After a very quick test with profile-guided optimisation (PGO) failed to show any improvements, I didn’t investigate this any further. Perhaps it’s worth repeating with a bit more care and better training data.

I also didn’t test any other optimisation flags or tweaks. Java 25 comes with a couple of interesting performance-related options to try out, such as compact object headers or a bunch of GC algorithms to choose from. When using native-image however, the GC selection is very limited and the default (and only reasonable choice that works across all platforms) is the Serial collector.

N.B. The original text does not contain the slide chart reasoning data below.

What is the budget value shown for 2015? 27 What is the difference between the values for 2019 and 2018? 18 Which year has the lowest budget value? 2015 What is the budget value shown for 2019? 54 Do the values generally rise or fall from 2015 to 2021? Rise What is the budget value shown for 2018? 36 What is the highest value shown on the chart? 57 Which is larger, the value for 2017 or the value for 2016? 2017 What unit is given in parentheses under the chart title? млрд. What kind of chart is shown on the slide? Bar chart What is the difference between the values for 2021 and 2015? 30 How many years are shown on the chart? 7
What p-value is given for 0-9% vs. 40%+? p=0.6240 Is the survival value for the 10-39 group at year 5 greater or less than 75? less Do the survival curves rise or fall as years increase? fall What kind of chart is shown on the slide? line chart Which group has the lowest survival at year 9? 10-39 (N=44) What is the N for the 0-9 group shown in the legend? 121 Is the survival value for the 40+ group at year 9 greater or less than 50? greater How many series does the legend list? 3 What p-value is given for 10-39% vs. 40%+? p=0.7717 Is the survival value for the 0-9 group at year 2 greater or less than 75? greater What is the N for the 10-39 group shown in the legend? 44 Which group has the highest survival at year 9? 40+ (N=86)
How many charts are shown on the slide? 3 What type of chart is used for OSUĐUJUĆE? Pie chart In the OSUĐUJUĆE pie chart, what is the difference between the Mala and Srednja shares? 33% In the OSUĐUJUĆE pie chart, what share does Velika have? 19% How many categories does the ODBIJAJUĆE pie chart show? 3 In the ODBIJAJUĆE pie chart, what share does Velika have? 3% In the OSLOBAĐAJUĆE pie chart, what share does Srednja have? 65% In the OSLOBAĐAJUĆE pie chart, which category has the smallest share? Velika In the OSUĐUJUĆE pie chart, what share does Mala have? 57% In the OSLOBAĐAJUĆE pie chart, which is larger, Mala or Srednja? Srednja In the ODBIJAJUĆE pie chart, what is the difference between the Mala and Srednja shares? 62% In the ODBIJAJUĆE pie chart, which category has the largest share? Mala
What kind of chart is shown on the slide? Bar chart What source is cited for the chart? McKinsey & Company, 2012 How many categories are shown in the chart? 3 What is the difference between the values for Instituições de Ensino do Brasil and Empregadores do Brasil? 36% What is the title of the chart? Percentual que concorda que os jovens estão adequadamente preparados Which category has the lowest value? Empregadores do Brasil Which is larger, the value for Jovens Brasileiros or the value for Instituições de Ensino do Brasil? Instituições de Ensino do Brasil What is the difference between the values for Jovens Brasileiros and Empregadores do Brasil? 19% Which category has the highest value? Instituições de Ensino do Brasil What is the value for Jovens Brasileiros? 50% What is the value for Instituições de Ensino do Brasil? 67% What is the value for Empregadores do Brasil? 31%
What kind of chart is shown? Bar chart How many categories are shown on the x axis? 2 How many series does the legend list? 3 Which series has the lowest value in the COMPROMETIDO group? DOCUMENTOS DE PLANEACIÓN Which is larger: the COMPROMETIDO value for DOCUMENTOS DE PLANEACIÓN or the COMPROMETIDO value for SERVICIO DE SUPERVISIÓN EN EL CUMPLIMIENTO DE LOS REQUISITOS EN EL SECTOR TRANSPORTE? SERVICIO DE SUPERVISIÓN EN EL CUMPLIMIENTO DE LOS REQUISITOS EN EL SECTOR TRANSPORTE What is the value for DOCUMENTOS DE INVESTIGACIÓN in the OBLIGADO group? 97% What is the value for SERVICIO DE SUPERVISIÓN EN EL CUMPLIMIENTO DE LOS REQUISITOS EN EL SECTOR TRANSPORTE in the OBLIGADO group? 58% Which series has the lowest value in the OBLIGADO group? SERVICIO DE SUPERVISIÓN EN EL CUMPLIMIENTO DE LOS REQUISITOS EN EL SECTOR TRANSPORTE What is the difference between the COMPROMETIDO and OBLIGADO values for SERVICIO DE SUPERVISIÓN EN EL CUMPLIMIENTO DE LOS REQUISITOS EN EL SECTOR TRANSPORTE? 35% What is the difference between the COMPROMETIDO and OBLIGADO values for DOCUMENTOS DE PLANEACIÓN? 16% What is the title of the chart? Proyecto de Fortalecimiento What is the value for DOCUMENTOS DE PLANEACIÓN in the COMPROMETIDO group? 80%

For this test, I simply used defaults for everything except of course the -O flag of native-image.

Methodology notes

All tests were conducted on an Apple Silicon (M2) Macbook Air using Oracle GraalVM 25+37.1. The benchmark workload consisted of 7,615,728 solar position calculations across coordinate ranges and time series – a realistic computational load for this type of application. Results were verified with multiple runs to ensure stability.

The specific command used for benchmarking was:

  solarpos --perf --format=CSV --no-headers 50:55:0.1 10:15:0.1 2024 position --step=3h > /dev/null

This calculates solar positions for a 5°×5° grid (latitude 50-55°N, longitude 10-15°E) with 0.1° resolution across the entire year 2024 with 3-hour time steps.

Build times include both Maven compilation and GraalVM native image generation. Performance measurements used the application’s built-in --perf flag, which tracks operations per second during execution.

The results should be broadly applicable to similar workloads, but as always, benchmark your own code – YMMV.